--- Do this ---
Gather every line below that contains the word "nearer", treating uppercase and lowercase letters as different.

--- Dataset excerpts ---

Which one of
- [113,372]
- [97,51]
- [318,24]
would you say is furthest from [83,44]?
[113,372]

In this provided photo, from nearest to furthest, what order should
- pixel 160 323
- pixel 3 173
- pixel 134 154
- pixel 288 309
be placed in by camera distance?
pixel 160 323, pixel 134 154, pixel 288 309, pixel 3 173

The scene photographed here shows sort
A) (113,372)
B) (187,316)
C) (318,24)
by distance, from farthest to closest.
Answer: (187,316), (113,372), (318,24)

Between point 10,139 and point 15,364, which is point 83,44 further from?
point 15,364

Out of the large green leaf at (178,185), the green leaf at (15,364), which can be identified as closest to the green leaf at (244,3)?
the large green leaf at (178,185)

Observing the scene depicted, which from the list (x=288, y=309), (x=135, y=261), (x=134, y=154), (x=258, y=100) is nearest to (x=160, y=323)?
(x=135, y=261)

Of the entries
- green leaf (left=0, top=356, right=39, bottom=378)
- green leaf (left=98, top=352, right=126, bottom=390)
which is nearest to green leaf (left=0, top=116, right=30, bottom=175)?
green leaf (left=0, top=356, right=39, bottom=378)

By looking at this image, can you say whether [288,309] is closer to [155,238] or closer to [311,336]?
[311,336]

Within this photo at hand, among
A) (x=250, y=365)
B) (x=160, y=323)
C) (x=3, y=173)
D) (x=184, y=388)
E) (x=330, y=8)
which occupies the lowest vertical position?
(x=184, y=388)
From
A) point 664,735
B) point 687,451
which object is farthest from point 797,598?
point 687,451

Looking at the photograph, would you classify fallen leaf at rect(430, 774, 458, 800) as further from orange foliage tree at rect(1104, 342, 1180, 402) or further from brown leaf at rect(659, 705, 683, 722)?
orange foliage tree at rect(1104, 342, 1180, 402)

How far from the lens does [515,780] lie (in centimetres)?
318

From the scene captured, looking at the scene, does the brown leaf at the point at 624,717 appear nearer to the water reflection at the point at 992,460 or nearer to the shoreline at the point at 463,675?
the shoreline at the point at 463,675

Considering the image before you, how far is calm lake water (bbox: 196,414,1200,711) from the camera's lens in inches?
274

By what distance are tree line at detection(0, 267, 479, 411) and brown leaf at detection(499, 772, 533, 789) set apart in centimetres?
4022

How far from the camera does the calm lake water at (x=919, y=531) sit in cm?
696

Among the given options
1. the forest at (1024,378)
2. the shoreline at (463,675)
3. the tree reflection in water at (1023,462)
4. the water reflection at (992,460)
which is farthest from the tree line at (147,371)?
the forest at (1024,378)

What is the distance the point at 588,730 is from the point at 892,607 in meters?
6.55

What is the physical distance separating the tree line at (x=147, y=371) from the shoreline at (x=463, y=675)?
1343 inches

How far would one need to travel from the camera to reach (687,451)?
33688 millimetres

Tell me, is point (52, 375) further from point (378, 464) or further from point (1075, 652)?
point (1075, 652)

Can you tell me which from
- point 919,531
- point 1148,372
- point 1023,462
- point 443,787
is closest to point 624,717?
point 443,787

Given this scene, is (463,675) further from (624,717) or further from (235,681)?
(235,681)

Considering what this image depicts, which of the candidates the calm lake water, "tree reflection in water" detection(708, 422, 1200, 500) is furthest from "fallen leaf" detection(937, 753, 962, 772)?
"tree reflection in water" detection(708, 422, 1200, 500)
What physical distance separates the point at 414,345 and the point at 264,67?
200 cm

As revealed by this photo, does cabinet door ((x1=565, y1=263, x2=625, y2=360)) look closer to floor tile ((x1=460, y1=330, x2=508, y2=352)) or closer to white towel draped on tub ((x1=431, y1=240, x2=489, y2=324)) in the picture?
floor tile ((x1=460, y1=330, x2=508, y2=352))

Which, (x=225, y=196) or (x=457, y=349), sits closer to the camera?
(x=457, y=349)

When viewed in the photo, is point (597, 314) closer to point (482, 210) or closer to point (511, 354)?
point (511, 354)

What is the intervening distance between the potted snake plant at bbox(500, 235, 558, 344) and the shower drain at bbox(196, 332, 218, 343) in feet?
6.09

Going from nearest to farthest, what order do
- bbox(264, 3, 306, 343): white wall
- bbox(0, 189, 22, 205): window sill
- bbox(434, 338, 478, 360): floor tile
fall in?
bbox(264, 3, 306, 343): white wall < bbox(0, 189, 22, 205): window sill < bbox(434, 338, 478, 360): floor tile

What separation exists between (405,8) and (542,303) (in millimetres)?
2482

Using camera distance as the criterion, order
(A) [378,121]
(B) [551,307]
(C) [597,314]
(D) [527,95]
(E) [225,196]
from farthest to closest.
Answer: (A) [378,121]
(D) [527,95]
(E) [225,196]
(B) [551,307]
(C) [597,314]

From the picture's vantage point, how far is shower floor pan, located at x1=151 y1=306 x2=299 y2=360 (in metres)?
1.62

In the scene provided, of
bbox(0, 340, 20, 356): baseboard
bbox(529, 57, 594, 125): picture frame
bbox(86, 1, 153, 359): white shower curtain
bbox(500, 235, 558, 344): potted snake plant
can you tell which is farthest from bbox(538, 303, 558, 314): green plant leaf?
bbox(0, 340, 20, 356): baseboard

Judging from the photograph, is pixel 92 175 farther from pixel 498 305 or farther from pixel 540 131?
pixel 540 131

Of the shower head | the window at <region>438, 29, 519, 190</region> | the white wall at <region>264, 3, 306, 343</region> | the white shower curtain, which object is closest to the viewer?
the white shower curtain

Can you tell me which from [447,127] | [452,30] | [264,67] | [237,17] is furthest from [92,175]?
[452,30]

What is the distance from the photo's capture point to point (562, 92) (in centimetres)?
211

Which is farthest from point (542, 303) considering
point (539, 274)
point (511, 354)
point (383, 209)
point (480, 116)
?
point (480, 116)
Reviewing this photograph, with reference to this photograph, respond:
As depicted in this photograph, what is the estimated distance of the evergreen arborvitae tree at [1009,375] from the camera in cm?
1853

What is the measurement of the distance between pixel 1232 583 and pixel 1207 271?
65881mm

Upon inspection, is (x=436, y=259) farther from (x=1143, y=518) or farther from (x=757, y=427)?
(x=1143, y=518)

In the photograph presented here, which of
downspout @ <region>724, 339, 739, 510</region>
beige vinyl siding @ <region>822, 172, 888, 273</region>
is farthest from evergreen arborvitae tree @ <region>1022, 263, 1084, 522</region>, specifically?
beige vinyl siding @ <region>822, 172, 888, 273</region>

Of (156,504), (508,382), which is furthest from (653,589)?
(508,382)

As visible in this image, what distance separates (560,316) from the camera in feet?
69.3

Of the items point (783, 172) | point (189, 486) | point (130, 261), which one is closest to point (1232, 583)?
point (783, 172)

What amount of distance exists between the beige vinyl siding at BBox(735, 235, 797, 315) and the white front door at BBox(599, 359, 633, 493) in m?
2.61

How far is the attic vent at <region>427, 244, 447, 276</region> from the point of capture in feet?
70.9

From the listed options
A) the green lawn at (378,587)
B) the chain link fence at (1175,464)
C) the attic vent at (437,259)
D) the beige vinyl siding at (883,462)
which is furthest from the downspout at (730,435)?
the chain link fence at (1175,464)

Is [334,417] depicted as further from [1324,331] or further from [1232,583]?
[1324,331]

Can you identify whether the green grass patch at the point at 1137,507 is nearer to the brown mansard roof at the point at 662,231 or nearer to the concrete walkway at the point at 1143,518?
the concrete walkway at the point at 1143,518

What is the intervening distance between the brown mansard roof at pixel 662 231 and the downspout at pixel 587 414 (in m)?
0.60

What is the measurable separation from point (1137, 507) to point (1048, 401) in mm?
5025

--- Worked solution ---
From the scene captured, looking at the scene, does the brown leaf at the point at 624,717 appear nearer to the water reflection at the point at 992,460 or nearer to the shoreline at the point at 463,675?
Can you identify whether the green grass patch at the point at 1137,507 is nearer to the brown mansard roof at the point at 662,231 or nearer to the concrete walkway at the point at 1143,518?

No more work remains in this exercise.